En un acontecimiento que enorgullece a la ciencia y la ingeniería argentina, el satélite ATENEA, concebido y desarrollado con participación destacada de la Facultad de Ingeniería de la Universidad Nacional de La Plata (UNLP), se prepara para iniciar su viaje hacia las cercanías de la Luna. Este microsatélite, de dimensiones contenidas —aproximadamente treinta por veinte por veinte centímetros— pero de enorme significación tecnológica, será parte de la histórica misión Artemis II de la NASA, que marcará el retorno de vuelos tripulados a la órbita lunar después de más de medio siglo.

ATENEA es un CubeSat de clase 12U, diseñado para validar tecnologías que serán esenciales en futuras exploraciones espaciales. Entre sus tareas figura la medición de radiación en órbitas altas, la recolección de datos GNSS que permitirán mejorar las trayectorias de futuras misiones, y la evaluación de enlaces de comunicación de largo alcance, además de la prueba de componentes electrónicos concebidos para resistir las duras condiciones del espacio.

Orgullo platense en la gran empresa del espacio
El despegue de ATENEA está previsto a partir del viernes 6 de febrero de 2026, con una ventana que se extiende hasta fines de abril, desde el Centro Espacial Kennedy, en Cabo Cañaveral, Estados Unidos. En esa instalación histórica —cuna de innumerables gestas astronáuticas— el micromódulo argentino será integrado a la nave Orión, que llevará a cuatro astronautas en un sobrevuelo lunar de aproximadamente diez días, propio de la misión Artemis II.

Para la comunidad universitaria de La Plata, la participación en esta empresa científica y técnica constituye un motivo de legítimo orgullo.

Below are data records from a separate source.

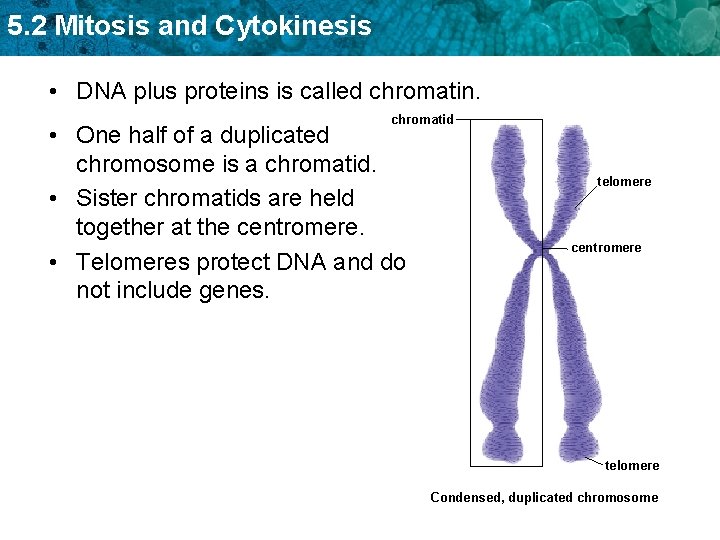 5.2 Mitosis and Cytokinesis

• DNA plus proteins is called chromatin.

• One half of a duplicated chromosome is a chromatid.

• Sister chromatids are held together at the centromere.

• Telomeres protect DNA and do not include genes.

chromatid

telomere

centromere

telomere

Condensed, duplicated chromosome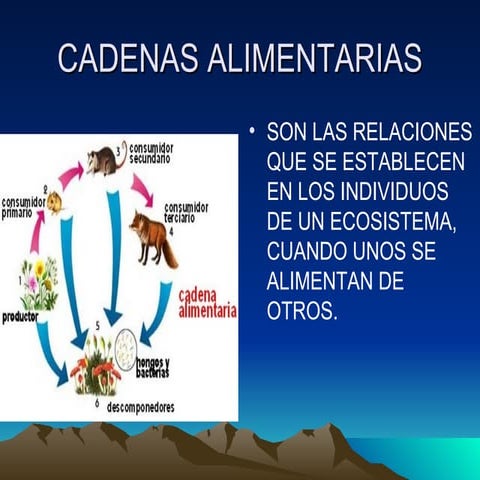 CADENAS ALIMENTARIAS

3 consumidor secundario

2 consumidor primario

consumidor terciario 4

1 productor

cadena alimentaria

5 hongos y bacterias

6 descomponedores

• SON LAS RELACIONES QUE SE ESTABLECEN EN LOS INDIVIDUOS DE UN ECOSISTEMA, CUANDO UNOS SE ALIMENTAN DE OTROS.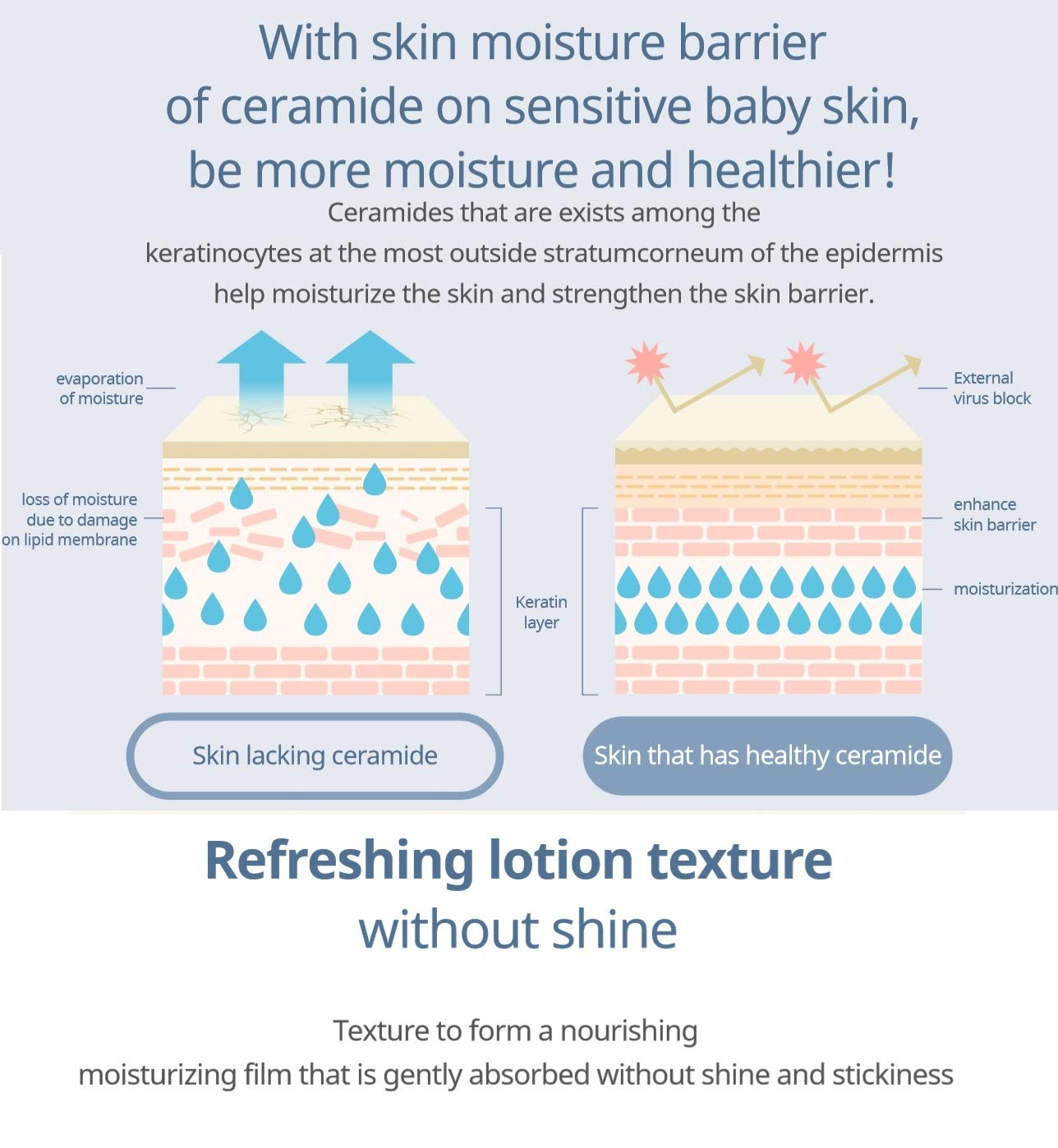 With skin moisture barrier of ceramide on sensitive baby skin, be more moisture and healthier!

Ceramides that are exists among the keratinocytes at the most outside stratumcorneum of the epidermis help moisturize the skin and strengthen the skin barrier.

evaporation of moisture

loss of moisture due to damage on lipid membrane

Keratin layer

External virus block

enhance skin barrier

moisturization

Skin lacking ceramide

Skin that has healthy ceramide

Refreshing lotion texture without shine

Texture to form a nourishing moisturizing film that is gently absorbed without shine and stickiness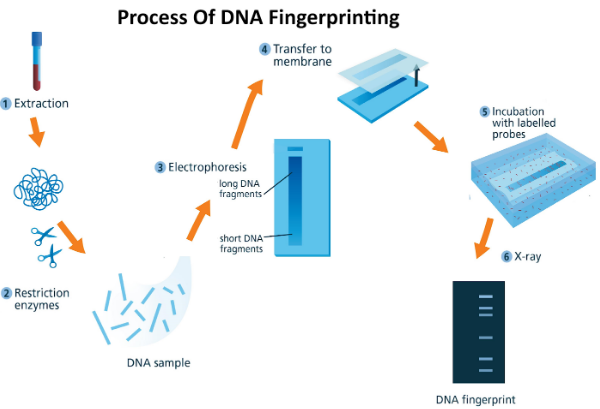 Process Of DNA Fingerprinting

1 Extraction

2 Restriction enzymes

DNA sample

3 Electrophoresis

long DNA fragments

short DNA fragments

4 Transfer to membrane

5 Incubation with labelled probes

6 X-ray

DNA fingerprint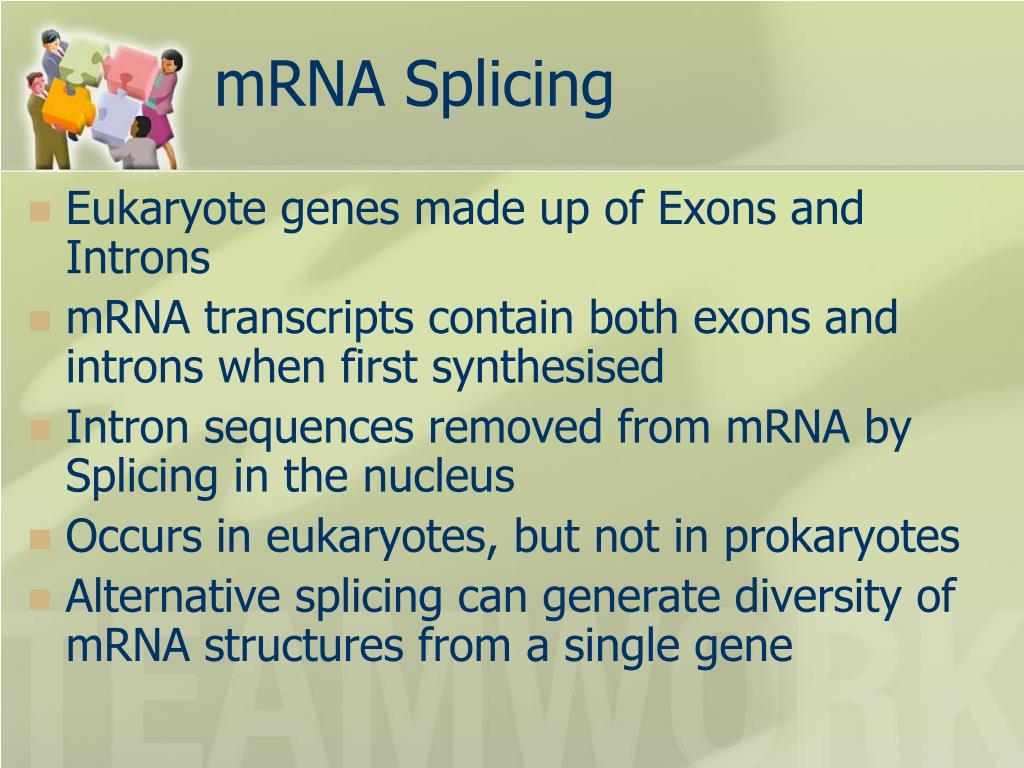 mRNA Splicing

- Eukaryote genes made up of Exons and Introns
- mRNA transcripts contain both exons and introns when first synthesised
- Intron sequences removed from mRNA by Splicing in the nucleus
- Occurs in eukaryotes, but not in prokaryotes
- Alternative splicing can generate diversity of mRNA structures from a single gene

TEAMWORK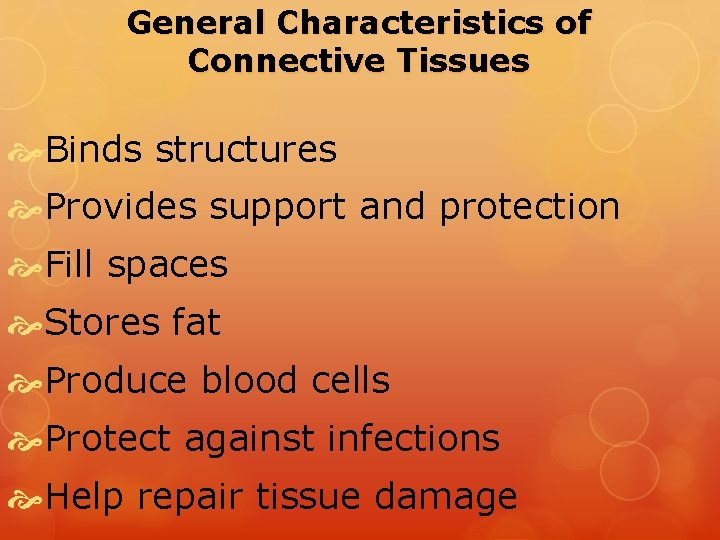 General Characteristics of Connective Tissues

Binds structures

Provides support and protection

Fill spaces

Stores fat

Produce blood cells

Protect against infections

Help repair tissue damage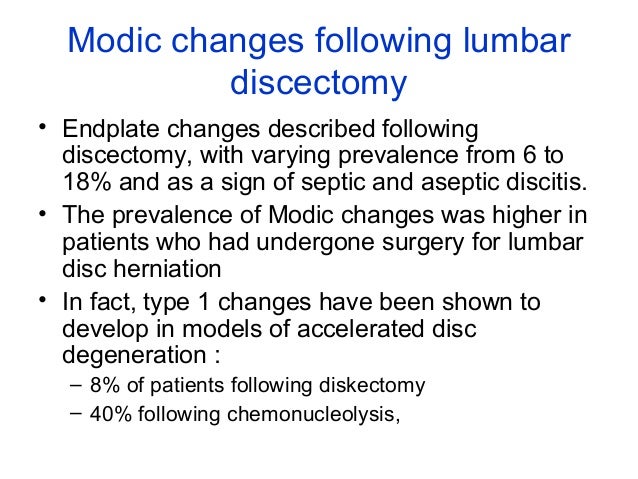 Modic changes following lumbar discectomy

• Endplate changes described following discectomy, with varying prevalence from 6 to 18% and as a sign of septic and aseptic discitis.
• The prevalence of Modic changes was higher in patients who had undergone surgery for lumbar disc herniation
• In fact, type 1 changes have been shown to develop in models of accelerated disc degeneration :
– 8% of patients following diskectomy
– 40% following chemonucleolysis,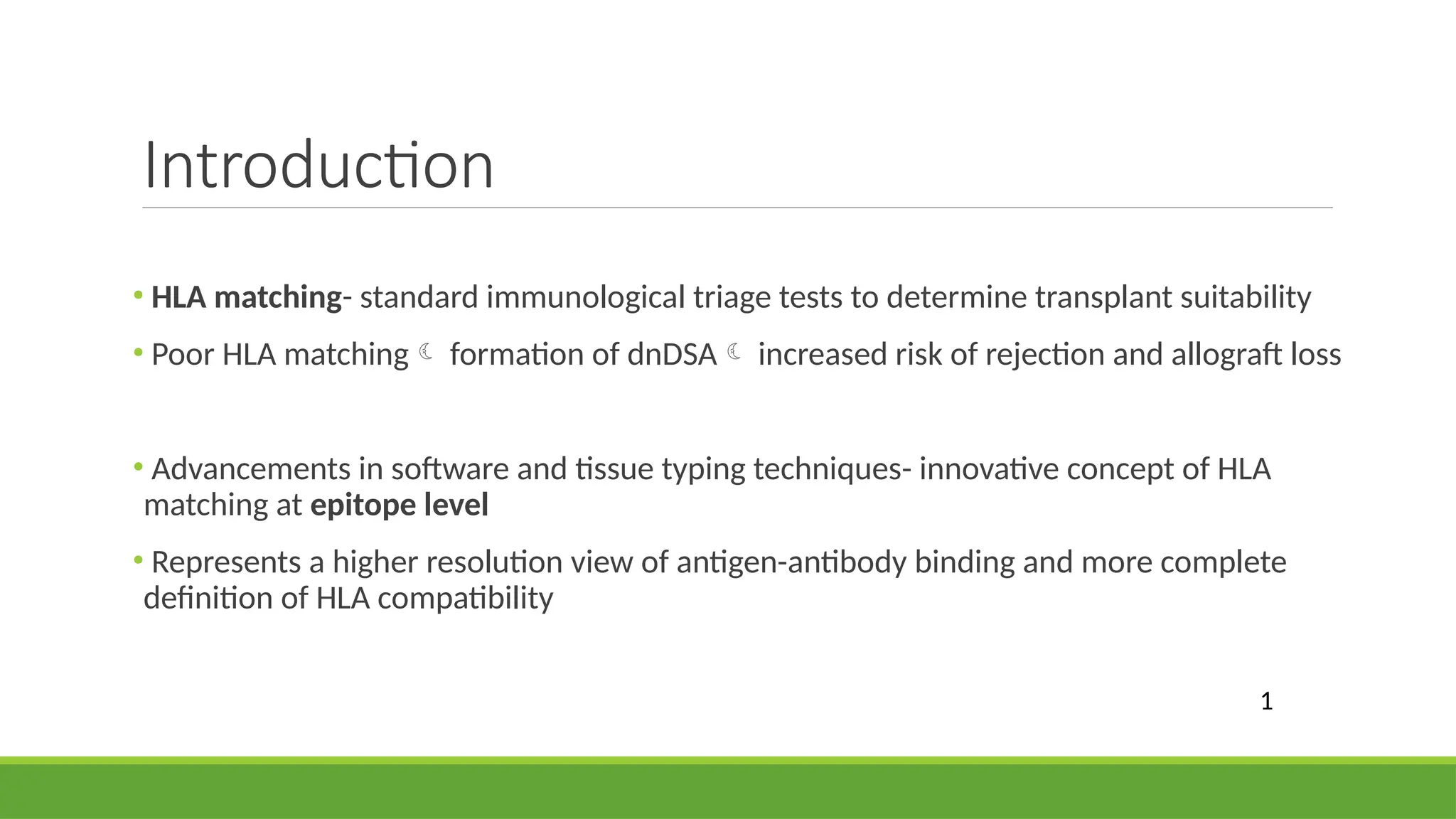 Introduction

• HLA matching- standard immunological triage tests to determine transplant suitability

• Poor HLA matching ☾ formation of dnDSA ☾ increased risk of rejection and allograft loss

• Advancements in software and tissue typing techniques- innovative concept of HLA matching at epitope level

• Represents a higher resolution view of antigen-antibody binding and more complete definition of HLA compatibility

1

El decano de la Facultad de Ingeniería, Marcos Actis, resaltó la labor conjunta de ingenieros, investigadores y estudiantes que aportaron su saber y energía al proyecto, destacando especialmente el rol del Centro Tecnológico Aeroespacial y del grupo de Sistemas Electrónicos de Navegación y Telecomunicaciones.

Un hito en el desarrollo tecnológico argentino
ATENEA no volará en soledad: lo acompañarán otros tres CubeSats internacionales y será desplegado antes del acercamiento lunar, aportando datos que enriquecerán el conocimiento científico y tecnológico. La contribución platense se inserta en un marco de cooperación con organismos e instituciones de todo el país, y simboliza la creciente inserción de la Argentina en la economía espacial global.